Questions on scene geometry:
=-=-=-=-=

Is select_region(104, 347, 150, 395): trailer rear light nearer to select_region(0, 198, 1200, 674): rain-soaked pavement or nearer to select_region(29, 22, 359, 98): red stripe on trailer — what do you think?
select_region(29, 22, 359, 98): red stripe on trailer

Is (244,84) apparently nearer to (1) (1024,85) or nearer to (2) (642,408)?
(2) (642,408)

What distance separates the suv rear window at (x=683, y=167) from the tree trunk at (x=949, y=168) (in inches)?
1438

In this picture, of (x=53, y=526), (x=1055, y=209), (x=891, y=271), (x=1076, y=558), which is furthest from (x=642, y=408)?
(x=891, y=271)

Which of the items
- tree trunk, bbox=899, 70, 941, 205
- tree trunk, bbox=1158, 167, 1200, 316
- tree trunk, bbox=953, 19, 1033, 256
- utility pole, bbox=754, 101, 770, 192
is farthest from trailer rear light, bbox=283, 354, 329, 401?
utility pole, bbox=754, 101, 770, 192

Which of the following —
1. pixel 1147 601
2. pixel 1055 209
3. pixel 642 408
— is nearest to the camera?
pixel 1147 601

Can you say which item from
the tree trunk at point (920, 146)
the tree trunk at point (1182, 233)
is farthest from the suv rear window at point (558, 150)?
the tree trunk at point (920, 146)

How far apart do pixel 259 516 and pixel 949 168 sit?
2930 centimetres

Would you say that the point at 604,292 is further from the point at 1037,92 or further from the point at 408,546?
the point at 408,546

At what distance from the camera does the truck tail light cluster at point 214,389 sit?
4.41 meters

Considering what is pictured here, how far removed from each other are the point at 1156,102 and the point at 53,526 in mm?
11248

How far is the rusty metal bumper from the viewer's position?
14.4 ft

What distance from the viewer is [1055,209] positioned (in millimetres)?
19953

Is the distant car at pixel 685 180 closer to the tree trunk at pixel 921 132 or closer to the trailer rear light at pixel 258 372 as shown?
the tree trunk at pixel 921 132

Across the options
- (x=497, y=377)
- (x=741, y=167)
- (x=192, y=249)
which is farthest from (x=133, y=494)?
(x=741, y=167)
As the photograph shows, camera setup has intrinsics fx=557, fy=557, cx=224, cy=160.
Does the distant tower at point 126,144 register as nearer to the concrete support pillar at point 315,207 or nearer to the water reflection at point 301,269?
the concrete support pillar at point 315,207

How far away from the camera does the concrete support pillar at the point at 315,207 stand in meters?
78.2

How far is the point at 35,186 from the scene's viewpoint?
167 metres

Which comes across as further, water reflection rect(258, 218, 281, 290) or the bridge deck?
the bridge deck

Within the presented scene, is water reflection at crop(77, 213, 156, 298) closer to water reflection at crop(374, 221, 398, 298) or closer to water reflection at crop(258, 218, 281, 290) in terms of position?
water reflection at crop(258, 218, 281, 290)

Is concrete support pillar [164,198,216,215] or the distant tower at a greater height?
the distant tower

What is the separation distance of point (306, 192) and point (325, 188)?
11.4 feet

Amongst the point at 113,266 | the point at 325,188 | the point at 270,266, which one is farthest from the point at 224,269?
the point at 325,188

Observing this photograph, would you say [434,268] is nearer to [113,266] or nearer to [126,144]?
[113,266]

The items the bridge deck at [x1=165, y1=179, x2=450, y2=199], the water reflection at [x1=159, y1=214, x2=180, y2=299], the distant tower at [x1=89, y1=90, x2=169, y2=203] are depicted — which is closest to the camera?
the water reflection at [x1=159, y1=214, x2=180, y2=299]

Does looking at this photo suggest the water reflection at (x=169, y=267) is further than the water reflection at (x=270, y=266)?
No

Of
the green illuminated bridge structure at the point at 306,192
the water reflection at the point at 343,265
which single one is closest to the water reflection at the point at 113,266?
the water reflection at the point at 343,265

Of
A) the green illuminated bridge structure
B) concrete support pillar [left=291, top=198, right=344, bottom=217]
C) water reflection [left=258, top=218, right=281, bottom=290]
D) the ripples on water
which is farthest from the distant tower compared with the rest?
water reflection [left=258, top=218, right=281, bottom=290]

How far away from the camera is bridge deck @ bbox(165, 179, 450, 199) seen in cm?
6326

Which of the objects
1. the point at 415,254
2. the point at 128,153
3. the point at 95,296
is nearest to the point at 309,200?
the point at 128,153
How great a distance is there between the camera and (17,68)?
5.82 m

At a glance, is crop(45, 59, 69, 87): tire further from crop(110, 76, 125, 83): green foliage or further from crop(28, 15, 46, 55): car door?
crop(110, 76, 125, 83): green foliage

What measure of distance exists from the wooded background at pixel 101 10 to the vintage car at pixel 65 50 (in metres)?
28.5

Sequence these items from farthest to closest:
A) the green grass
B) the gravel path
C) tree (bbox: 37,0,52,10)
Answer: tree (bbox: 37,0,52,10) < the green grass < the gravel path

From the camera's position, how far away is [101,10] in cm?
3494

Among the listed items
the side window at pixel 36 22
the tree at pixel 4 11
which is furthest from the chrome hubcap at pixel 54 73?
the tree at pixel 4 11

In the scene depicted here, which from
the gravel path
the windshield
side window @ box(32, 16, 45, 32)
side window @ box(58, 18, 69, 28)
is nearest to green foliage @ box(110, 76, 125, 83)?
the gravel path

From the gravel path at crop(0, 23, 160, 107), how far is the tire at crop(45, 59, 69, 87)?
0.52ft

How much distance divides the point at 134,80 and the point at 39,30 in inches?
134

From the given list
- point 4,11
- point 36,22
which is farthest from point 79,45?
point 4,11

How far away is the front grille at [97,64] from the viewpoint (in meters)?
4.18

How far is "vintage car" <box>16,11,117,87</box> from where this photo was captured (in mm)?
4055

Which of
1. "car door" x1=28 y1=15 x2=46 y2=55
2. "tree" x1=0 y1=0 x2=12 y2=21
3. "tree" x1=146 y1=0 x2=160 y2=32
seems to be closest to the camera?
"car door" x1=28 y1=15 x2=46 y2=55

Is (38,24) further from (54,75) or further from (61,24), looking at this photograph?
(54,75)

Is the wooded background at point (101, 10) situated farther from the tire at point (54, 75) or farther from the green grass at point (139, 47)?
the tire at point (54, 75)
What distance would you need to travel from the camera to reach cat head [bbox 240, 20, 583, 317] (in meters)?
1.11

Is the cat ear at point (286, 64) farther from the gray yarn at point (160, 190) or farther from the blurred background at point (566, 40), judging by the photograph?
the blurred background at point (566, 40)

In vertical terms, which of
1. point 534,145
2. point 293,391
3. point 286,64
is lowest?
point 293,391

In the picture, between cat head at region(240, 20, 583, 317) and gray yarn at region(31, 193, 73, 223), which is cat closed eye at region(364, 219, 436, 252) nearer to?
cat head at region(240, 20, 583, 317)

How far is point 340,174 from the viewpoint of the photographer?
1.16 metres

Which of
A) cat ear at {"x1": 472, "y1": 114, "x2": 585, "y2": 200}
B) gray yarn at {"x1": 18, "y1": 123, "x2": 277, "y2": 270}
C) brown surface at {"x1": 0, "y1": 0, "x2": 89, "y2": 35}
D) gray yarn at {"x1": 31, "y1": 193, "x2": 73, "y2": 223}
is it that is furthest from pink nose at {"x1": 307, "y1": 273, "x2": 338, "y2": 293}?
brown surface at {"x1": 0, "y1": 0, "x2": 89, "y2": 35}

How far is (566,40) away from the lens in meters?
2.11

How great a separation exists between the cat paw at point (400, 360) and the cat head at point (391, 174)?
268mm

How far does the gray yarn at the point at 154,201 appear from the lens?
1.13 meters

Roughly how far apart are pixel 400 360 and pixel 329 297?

=-=-=-=-=

## WHAT TO PRODUCE
Rewrite these lines so that "wet pavement" replaces "rain-soaked pavement" wherever it occurs. Leave everything else unchanged.

## SOLUTION TO THIS EXERCISE
Is select_region(104, 347, 150, 395): trailer rear light nearer to select_region(0, 198, 1200, 674): wet pavement or nearer to select_region(29, 22, 359, 98): red stripe on trailer — what do you think?
select_region(29, 22, 359, 98): red stripe on trailer

Is (244,84) apparently nearer to (1) (1024,85) or nearer to (2) (642,408)?
(2) (642,408)

What distance separates the suv rear window at (x=683, y=167) from the tree trunk at (x=949, y=168) (in inches)?
1438

In this picture, of (x=53, y=526), (x=1055, y=209), (x=891, y=271), (x=1076, y=558), which is furthest from (x=642, y=408)?
(x=891, y=271)

Which of the items
- tree trunk, bbox=899, 70, 941, 205
- tree trunk, bbox=1158, 167, 1200, 316
- tree trunk, bbox=953, 19, 1033, 256
- utility pole, bbox=754, 101, 770, 192
is farthest from trailer rear light, bbox=283, 354, 329, 401?
utility pole, bbox=754, 101, 770, 192

Which of the following —
1. pixel 1147 601
2. pixel 1055 209
3. pixel 642 408
— is nearest to the camera?
pixel 1147 601

Can you say which item from
the tree trunk at point (920, 146)
the tree trunk at point (1182, 233)
is farthest from the suv rear window at point (558, 150)?
the tree trunk at point (920, 146)

How far apart do pixel 259 516 and pixel 949 168 sit?
2930 centimetres

Would you say that the point at 604,292 is further from the point at 1037,92 or further from the point at 408,546?
the point at 408,546

At what distance from the camera does the truck tail light cluster at point 214,389 sit?
4.41 meters

Considering what is pictured here, how far removed from each other are the point at 1156,102 and the point at 53,526 in mm?
11248

How far is the rusty metal bumper from the viewer's position?
14.4 ft

What distance from the viewer is [1055,209] positioned (in millimetres)?
19953

Is the distant car at pixel 685 180 closer to the tree trunk at pixel 921 132 or closer to the trailer rear light at pixel 258 372 as shown?
the tree trunk at pixel 921 132

Across the options
- (x=497, y=377)
- (x=741, y=167)
- (x=192, y=249)
which is farthest from (x=133, y=494)?
(x=741, y=167)
As the photograph shows, camera setup has intrinsics fx=557, fy=557, cx=224, cy=160.
Does the distant tower at point 126,144 register as nearer to the concrete support pillar at point 315,207 or nearer to the water reflection at point 301,269?
the concrete support pillar at point 315,207

How far away from the camera does the concrete support pillar at the point at 315,207 stand in meters?
78.2

How far is the point at 35,186 from the scene's viewpoint?
167 metres

Which comes across as further, water reflection rect(258, 218, 281, 290) or the bridge deck?
the bridge deck

Within the presented scene, is water reflection at crop(77, 213, 156, 298) closer to water reflection at crop(374, 221, 398, 298) or closer to water reflection at crop(258, 218, 281, 290) in terms of position?
water reflection at crop(258, 218, 281, 290)

Is concrete support pillar [164,198,216,215] or the distant tower at a greater height?
the distant tower

What is the separation distance of point (306, 192) and point (325, 188)?
11.4 feet

Amongst the point at 113,266 | the point at 325,188 | the point at 270,266, which one is farthest from the point at 224,269?
the point at 325,188

Observing this photograph, would you say [434,268] is nearer to [113,266] or nearer to [126,144]?
[113,266]

The items the bridge deck at [x1=165, y1=179, x2=450, y2=199], the water reflection at [x1=159, y1=214, x2=180, y2=299], the distant tower at [x1=89, y1=90, x2=169, y2=203] are depicted — which is closest to the camera?
the water reflection at [x1=159, y1=214, x2=180, y2=299]

Does looking at this photo suggest the water reflection at (x=169, y=267) is further than the water reflection at (x=270, y=266)?
No

Of
the green illuminated bridge structure at the point at 306,192
the water reflection at the point at 343,265
which single one is closest to the water reflection at the point at 113,266?
the water reflection at the point at 343,265

Of
A) the green illuminated bridge structure
B) concrete support pillar [left=291, top=198, right=344, bottom=217]
C) water reflection [left=258, top=218, right=281, bottom=290]
D) the ripples on water
which is farthest from the distant tower compared with the rest?
water reflection [left=258, top=218, right=281, bottom=290]

How far away from the camera is bridge deck @ bbox(165, 179, 450, 199) seen in cm?
6326

Which of the objects
1. the point at 415,254
2. the point at 128,153
3. the point at 95,296
is nearest to the point at 309,200?
the point at 128,153
How great a distance is there between the camera and (17,68)?
5.82 m

At a glance, is crop(45, 59, 69, 87): tire further from crop(110, 76, 125, 83): green foliage or further from crop(28, 15, 46, 55): car door?
crop(110, 76, 125, 83): green foliage

What measure of distance exists from the wooded background at pixel 101 10 to the vintage car at pixel 65 50 (in metres)?
28.5

Sequence these items from farthest to closest:
A) the green grass
B) the gravel path
C) tree (bbox: 37,0,52,10)
Answer: tree (bbox: 37,0,52,10) < the green grass < the gravel path

From the camera's position, how far away is [101,10] in cm?
3494

Among the listed items
the side window at pixel 36 22
the tree at pixel 4 11
which is furthest from the chrome hubcap at pixel 54 73?
the tree at pixel 4 11

In the scene depicted here, which from
the gravel path
the windshield
side window @ box(32, 16, 45, 32)
side window @ box(58, 18, 69, 28)
is nearest to green foliage @ box(110, 76, 125, 83)?
the gravel path

From the gravel path at crop(0, 23, 160, 107), how far is the tire at crop(45, 59, 69, 87)?
0.52ft

How much distance divides the point at 134,80 and the point at 39,30 in inches?
134

From the given list
- point 4,11
- point 36,22
which is farthest from point 79,45?
point 4,11

How far away is the front grille at [97,64] from the viewpoint (in meters)?
4.18

How far is "vintage car" <box>16,11,117,87</box> from where this photo was captured (in mm)?
4055

Which of
1. "car door" x1=28 y1=15 x2=46 y2=55
2. "tree" x1=0 y1=0 x2=12 y2=21
3. "tree" x1=146 y1=0 x2=160 y2=32
seems to be closest to the camera?
"car door" x1=28 y1=15 x2=46 y2=55

Is (38,24) further from (54,75) or further from (61,24), looking at this photograph?
(54,75)

Is the wooded background at point (101, 10) situated farther from the tire at point (54, 75) or farther from the green grass at point (139, 47)?
the tire at point (54, 75)
What distance would you need to travel from the camera to reach cat head [bbox 240, 20, 583, 317] (in meters)?
1.11

Is the cat ear at point (286, 64) farther from the gray yarn at point (160, 190) or farther from the blurred background at point (566, 40), judging by the photograph?
the blurred background at point (566, 40)

In vertical terms, which of
1. point 534,145
2. point 293,391
3. point 286,64
is lowest?
point 293,391

In the picture, between cat head at region(240, 20, 583, 317) and gray yarn at region(31, 193, 73, 223), which is cat closed eye at region(364, 219, 436, 252) nearer to?
cat head at region(240, 20, 583, 317)

How far is point 340,174 from the viewpoint of the photographer?
1.16 metres

Which of
A) cat ear at {"x1": 472, "y1": 114, "x2": 585, "y2": 200}
B) gray yarn at {"x1": 18, "y1": 123, "x2": 277, "y2": 270}
C) brown surface at {"x1": 0, "y1": 0, "x2": 89, "y2": 35}
D) gray yarn at {"x1": 31, "y1": 193, "x2": 73, "y2": 223}
is it that is furthest from pink nose at {"x1": 307, "y1": 273, "x2": 338, "y2": 293}?
brown surface at {"x1": 0, "y1": 0, "x2": 89, "y2": 35}

How far is (566,40) away from the lens in meters?
2.11

How great a separation exists between the cat paw at point (400, 360) and the cat head at point (391, 174)?
268mm

How far does the gray yarn at the point at 154,201 appear from the lens?
1.13 meters

Roughly how far apart are pixel 400 360 and pixel 329 297?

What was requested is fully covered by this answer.